Exercise —
Only the lines from the line containing "Comparing red shorts, located" to the end of the entries should be repeated, exactly as they appear.

Supplied records —
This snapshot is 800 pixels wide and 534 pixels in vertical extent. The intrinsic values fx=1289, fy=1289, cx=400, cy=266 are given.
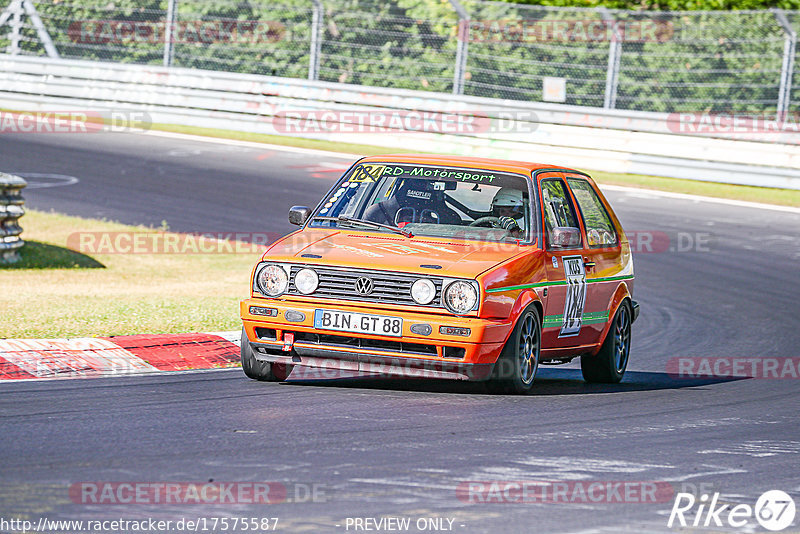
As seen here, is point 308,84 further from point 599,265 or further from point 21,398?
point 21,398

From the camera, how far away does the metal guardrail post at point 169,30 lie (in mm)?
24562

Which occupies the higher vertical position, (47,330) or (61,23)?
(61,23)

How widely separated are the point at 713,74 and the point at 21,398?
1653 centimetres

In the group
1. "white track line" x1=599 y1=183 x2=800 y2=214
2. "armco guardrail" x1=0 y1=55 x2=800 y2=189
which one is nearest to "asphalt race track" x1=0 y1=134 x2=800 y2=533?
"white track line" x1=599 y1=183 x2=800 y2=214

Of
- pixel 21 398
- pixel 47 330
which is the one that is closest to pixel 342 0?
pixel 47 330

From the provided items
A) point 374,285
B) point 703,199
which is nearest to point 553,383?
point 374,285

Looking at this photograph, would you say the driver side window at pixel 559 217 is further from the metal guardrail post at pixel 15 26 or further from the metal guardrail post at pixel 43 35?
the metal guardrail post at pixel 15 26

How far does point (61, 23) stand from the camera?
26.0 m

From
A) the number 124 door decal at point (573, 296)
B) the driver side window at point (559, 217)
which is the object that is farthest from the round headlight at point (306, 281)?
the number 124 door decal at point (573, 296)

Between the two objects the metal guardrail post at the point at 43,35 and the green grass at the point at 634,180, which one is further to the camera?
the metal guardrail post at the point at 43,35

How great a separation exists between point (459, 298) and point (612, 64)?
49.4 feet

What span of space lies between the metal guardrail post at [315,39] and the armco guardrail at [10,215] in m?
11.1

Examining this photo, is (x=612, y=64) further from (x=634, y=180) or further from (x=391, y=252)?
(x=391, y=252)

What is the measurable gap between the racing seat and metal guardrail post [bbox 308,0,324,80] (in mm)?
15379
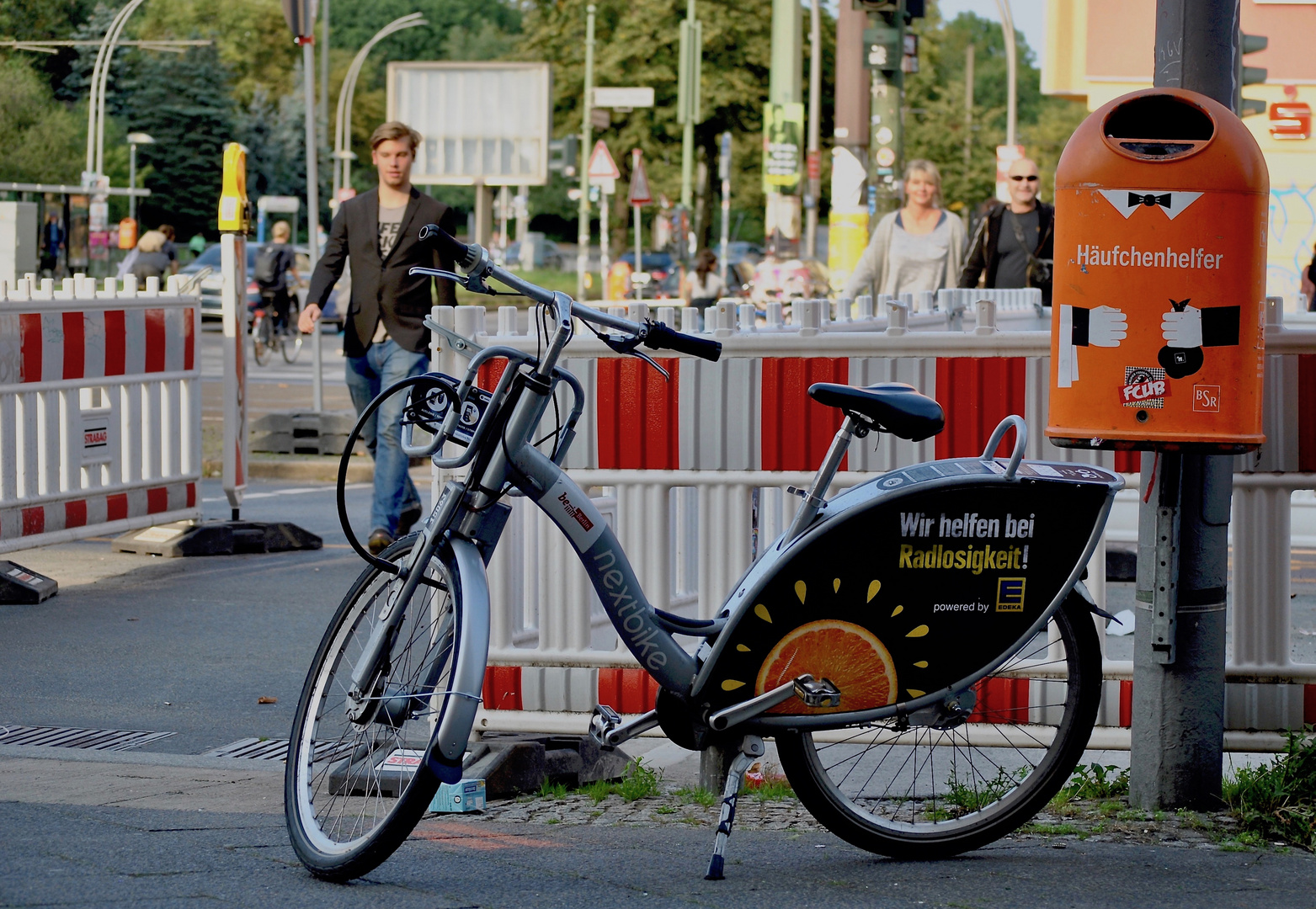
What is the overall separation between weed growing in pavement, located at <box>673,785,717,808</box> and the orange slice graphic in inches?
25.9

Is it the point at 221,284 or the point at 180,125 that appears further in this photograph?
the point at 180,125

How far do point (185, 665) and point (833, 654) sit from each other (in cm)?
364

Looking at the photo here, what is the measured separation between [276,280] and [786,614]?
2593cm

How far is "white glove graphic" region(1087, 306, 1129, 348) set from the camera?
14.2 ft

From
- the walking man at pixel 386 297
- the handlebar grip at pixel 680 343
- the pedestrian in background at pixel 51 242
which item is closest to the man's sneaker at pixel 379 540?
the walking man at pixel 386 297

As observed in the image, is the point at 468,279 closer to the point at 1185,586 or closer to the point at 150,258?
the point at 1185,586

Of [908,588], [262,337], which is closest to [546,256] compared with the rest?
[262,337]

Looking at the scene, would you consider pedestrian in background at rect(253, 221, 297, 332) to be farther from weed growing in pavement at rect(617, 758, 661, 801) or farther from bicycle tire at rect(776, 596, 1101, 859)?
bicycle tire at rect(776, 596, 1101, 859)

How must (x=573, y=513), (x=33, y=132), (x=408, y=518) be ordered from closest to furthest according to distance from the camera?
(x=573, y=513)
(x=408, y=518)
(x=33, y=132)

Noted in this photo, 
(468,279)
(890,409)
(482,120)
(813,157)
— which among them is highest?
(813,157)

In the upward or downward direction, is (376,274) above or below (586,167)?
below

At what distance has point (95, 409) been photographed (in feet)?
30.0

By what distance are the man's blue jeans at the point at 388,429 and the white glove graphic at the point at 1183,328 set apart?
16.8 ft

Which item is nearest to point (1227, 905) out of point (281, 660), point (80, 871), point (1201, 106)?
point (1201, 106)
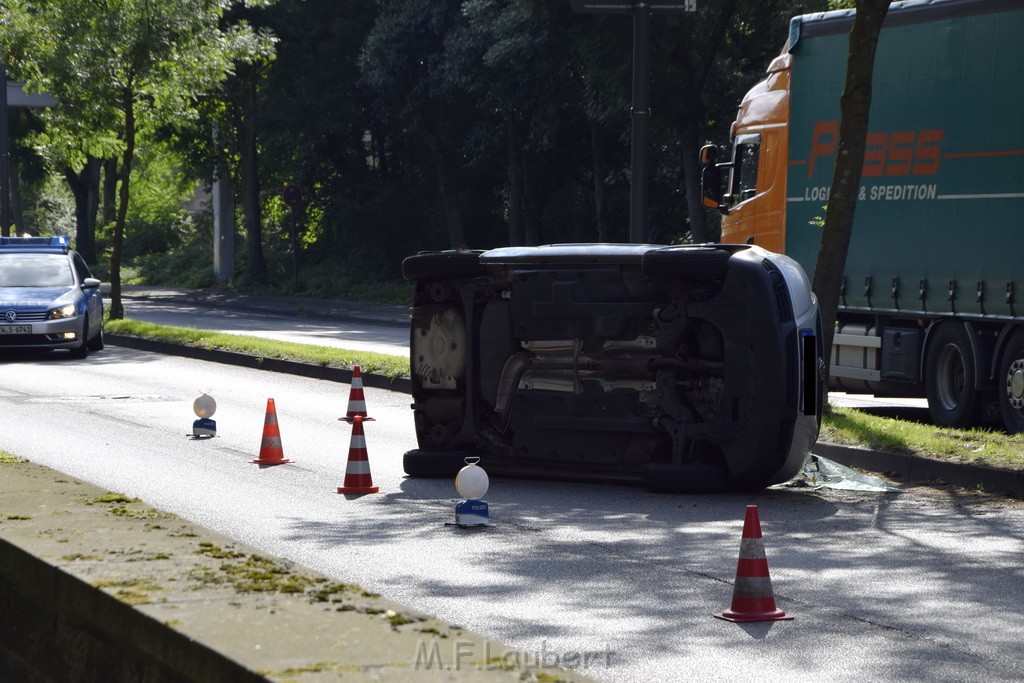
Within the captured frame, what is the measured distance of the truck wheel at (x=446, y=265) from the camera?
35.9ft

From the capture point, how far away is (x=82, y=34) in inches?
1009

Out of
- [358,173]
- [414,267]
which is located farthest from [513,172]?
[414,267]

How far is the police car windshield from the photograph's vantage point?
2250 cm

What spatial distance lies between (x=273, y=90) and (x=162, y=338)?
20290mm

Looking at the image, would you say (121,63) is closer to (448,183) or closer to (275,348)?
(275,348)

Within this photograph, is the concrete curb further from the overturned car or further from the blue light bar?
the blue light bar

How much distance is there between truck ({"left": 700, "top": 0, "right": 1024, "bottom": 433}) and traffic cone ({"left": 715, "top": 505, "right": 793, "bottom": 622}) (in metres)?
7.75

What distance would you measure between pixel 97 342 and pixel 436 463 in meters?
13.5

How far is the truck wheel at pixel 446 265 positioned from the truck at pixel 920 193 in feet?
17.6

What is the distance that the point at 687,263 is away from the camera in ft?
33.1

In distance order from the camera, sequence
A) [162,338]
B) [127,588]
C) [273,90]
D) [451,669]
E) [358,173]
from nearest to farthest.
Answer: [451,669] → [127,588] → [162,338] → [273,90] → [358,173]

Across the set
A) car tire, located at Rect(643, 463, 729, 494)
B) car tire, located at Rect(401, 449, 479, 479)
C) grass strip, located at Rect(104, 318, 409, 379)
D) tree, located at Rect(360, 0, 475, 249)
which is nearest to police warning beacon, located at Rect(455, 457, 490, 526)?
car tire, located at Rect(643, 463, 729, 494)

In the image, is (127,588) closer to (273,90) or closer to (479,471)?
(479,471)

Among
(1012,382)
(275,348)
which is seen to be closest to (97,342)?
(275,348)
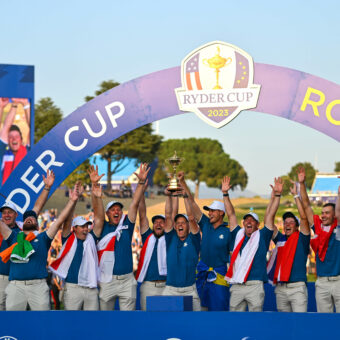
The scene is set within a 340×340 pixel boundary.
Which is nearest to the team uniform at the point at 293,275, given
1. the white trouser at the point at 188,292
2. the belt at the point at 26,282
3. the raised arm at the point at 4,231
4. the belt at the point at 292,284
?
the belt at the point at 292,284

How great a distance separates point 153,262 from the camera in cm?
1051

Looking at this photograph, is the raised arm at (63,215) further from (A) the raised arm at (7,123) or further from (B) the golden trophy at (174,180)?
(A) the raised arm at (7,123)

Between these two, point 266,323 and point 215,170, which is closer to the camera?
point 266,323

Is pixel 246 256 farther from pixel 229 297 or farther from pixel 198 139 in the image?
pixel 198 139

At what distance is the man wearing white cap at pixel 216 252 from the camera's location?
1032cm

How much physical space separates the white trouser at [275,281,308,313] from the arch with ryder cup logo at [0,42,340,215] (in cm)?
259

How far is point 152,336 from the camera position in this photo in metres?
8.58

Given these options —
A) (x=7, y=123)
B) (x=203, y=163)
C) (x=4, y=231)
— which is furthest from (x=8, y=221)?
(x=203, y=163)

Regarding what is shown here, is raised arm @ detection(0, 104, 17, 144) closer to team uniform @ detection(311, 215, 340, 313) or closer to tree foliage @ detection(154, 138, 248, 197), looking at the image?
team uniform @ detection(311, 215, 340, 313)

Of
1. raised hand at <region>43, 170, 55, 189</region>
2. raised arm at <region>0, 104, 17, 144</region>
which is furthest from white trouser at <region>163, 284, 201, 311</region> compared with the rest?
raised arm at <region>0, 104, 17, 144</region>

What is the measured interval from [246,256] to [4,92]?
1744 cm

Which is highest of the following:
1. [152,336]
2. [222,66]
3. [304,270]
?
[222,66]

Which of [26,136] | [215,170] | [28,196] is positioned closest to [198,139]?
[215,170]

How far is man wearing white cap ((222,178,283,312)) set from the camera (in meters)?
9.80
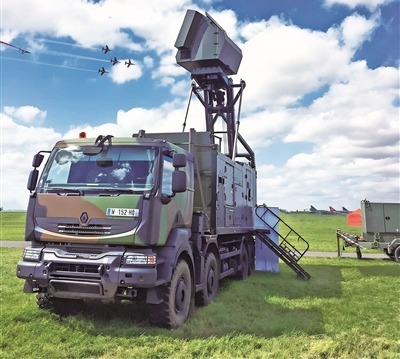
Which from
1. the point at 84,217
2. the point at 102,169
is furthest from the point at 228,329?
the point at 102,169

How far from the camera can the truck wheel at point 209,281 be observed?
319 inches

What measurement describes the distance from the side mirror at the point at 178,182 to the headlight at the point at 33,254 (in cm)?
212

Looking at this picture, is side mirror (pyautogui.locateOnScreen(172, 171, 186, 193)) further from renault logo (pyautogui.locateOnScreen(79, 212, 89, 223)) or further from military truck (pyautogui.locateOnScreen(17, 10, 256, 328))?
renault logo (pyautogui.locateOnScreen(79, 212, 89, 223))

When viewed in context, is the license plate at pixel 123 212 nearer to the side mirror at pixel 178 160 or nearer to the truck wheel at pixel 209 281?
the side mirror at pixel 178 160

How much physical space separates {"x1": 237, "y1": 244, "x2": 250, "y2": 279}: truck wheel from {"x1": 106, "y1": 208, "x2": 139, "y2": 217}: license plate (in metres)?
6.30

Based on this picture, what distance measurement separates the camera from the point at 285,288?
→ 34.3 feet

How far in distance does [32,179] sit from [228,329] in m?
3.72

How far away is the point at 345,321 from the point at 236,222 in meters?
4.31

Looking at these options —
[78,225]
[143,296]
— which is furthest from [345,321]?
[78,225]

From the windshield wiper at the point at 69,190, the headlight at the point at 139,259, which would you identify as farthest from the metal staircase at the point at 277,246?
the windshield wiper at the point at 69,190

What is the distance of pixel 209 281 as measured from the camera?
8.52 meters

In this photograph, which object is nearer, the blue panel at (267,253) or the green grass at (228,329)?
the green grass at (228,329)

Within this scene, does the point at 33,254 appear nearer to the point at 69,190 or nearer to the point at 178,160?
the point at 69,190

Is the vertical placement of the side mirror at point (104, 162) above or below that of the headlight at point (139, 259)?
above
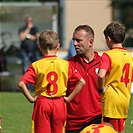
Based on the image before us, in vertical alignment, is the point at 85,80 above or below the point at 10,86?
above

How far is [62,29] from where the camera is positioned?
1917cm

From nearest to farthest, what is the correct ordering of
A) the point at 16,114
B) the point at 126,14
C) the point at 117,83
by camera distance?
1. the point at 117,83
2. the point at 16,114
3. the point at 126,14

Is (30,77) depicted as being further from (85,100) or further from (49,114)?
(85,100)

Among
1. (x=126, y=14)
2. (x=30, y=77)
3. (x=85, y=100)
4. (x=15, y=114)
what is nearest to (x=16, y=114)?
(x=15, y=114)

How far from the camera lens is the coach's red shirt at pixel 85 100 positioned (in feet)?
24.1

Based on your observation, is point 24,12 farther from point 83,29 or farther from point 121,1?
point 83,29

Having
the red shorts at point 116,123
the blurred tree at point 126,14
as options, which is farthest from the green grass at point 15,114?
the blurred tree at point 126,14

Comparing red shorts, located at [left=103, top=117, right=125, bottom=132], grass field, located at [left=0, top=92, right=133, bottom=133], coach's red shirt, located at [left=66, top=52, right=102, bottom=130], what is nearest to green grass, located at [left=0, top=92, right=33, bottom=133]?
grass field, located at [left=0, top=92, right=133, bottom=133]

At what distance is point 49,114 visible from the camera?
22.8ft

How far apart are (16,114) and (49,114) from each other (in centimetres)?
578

Right answer —
Comparing red shorts, located at [left=103, top=117, right=125, bottom=132], grass field, located at [left=0, top=92, right=133, bottom=133], coach's red shirt, located at [left=66, top=52, right=102, bottom=130], what is nearest to green grass, located at [left=0, top=92, right=33, bottom=133]?
grass field, located at [left=0, top=92, right=133, bottom=133]

At what distance is point 49,114 visible from the camera?
22.8ft

How far apart are (16,114) and (49,114) from each other (in centimetres)?
578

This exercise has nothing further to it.